Wednesday, September 19, 2018

Alaska Wild Salmon Season Draws to a Close

Commercial harvests of wild salmon for 2018 in Alaska are nearing an end, with about 500,000 salmon harvested in the past week, putting the overall preliminary harvest total at 110,450,000 fish. That total accounts for upwards of 50 million sockeyes, 39 million pinks, 17 million chums, 3.3 million cohos and 223,000 kings.

Fisheries economist Garrett Evridge of the McDowell Group in Juneau, Alaska, says in his latest weekly report to the Alaska Seafood Marketing Institute that Alaska’s 2018 pink salmon harvest is about six percent above 2016 levels, but well below the 2018 forecast of about 70 million humpies.

In the wake of two strong weeks of keta harvest, production in that fishery has slowed, with the past week yielding some 120,000 fish.

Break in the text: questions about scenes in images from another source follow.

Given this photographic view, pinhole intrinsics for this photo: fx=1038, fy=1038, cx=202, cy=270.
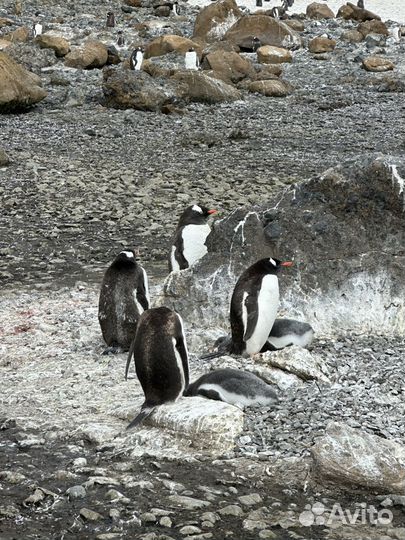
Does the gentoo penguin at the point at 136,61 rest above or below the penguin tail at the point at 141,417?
below

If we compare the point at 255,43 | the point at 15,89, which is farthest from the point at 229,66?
the point at 15,89

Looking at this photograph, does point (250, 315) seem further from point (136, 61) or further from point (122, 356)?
point (136, 61)

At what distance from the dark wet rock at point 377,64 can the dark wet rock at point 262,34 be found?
116 inches

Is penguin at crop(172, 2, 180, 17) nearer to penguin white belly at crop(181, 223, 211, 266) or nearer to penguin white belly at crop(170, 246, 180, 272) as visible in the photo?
penguin white belly at crop(181, 223, 211, 266)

The year-to-date keta numbers are about one third lower than 2017 and 13 percent below the five-year average, Evridge wrote.

Year-to-date coho harvests are 33 percent lower than a year ago, with only two more weeks of production remaining. Few Chinooks have been caught in recent weeks, and year-to-date production is now seven percent lower than a year ago. In sockeye fisheries, the last week’s addition of 113,000 salmon brought the red salmon harvest over the 50 million fish mark.